* EXERCISE AIM *
Output every record word for word.
----
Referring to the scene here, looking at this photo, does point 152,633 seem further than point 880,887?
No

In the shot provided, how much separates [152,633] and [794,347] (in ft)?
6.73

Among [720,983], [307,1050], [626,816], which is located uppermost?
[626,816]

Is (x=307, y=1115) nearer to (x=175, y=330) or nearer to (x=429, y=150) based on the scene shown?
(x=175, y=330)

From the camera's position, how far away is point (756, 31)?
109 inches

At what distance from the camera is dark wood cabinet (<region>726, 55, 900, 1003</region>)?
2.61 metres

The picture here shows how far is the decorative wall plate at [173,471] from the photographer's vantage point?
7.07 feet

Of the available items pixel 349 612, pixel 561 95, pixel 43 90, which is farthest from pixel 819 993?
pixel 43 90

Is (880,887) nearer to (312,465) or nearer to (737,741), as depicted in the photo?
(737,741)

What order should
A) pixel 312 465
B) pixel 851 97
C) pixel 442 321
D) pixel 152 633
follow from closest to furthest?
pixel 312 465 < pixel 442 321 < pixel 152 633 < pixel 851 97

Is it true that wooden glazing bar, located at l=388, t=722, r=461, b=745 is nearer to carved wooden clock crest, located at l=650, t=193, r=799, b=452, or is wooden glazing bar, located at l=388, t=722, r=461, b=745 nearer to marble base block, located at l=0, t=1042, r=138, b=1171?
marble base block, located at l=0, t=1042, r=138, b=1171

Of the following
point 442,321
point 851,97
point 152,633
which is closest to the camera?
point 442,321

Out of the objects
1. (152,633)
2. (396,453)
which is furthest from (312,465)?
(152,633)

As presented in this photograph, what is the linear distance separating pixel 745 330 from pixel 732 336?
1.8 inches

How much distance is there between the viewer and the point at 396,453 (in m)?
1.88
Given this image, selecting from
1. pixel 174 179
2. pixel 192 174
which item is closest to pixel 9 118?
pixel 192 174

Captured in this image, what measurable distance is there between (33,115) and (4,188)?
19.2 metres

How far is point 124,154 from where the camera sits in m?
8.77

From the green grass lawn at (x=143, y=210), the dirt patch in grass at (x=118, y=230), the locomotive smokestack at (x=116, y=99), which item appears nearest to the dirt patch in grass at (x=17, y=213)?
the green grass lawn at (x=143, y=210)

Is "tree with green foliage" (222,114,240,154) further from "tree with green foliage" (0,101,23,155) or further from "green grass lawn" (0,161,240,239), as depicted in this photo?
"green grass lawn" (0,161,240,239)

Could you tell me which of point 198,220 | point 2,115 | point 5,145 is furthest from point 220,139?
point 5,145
----
* TASK ANSWER *
Referring to the scene here, looking at this photo, does point 152,633 seem further than point 880,887?
No

In the shot provided, how much separates [152,633] and [794,347] (in ft)?
6.73

Among [720,983], [307,1050], [626,816], which is located uppermost?
[626,816]

Is (x=307, y=1115) nearer to (x=175, y=330) or nearer to (x=429, y=150) based on the scene shown?
(x=175, y=330)

From the camera's position, how far away is point (756, 31)?
109 inches

At what distance from the camera is dark wood cabinet (<region>726, 55, 900, 1003</region>)?
2.61 metres

The picture here shows how far is the decorative wall plate at [173,471] from the photographer's vantage point?
7.07 feet

Of the available items pixel 349 612, pixel 561 95, pixel 43 90, which is farthest from pixel 819 993?
pixel 43 90

Is (880,887) nearer to (312,465) or nearer to (737,741), as depicted in the photo?
(737,741)

What order should
A) pixel 312 465
B) pixel 851 97
C) pixel 442 321
D) pixel 152 633
follow from closest to furthest?
pixel 312 465 < pixel 442 321 < pixel 152 633 < pixel 851 97

Is it true that wooden glazing bar, located at l=388, t=722, r=461, b=745 is nearer to carved wooden clock crest, located at l=650, t=193, r=799, b=452, or is wooden glazing bar, located at l=388, t=722, r=461, b=745 nearer to marble base block, located at l=0, t=1042, r=138, b=1171?
marble base block, located at l=0, t=1042, r=138, b=1171

Of the following
point 442,321
point 851,97
point 152,633
which is closest to the camera?
point 442,321

Out of the objects
1. (152,633)
2. (396,453)
which is furthest from (312,465)?
(152,633)

As presented in this photograph, what is the linear distance separating pixel 745 330 from pixel 732 336?
1.8 inches

How much distance is there between the viewer and the point at 396,453 (in m)?
1.88
Given this image, selecting from
1. pixel 174 179
2. pixel 192 174
which item is closest to pixel 9 118?
pixel 192 174

Captured in this image, what measurable distance is there between (33,115) and (4,188)?
19.2 metres

How far is point 124,154 from where the camera sits in m?
8.77

From the green grass lawn at (x=143, y=210), the dirt patch in grass at (x=118, y=230), the locomotive smokestack at (x=116, y=99), which item appears nearest to the dirt patch in grass at (x=17, y=213)?
the green grass lawn at (x=143, y=210)

Is "tree with green foliage" (222,114,240,154) further from "tree with green foliage" (0,101,23,155) or further from "green grass lawn" (0,161,240,239), as depicted in this photo?
"green grass lawn" (0,161,240,239)

Could you tell me which of point 198,220 | point 2,115 | point 5,145 is furthest from point 220,139?
point 5,145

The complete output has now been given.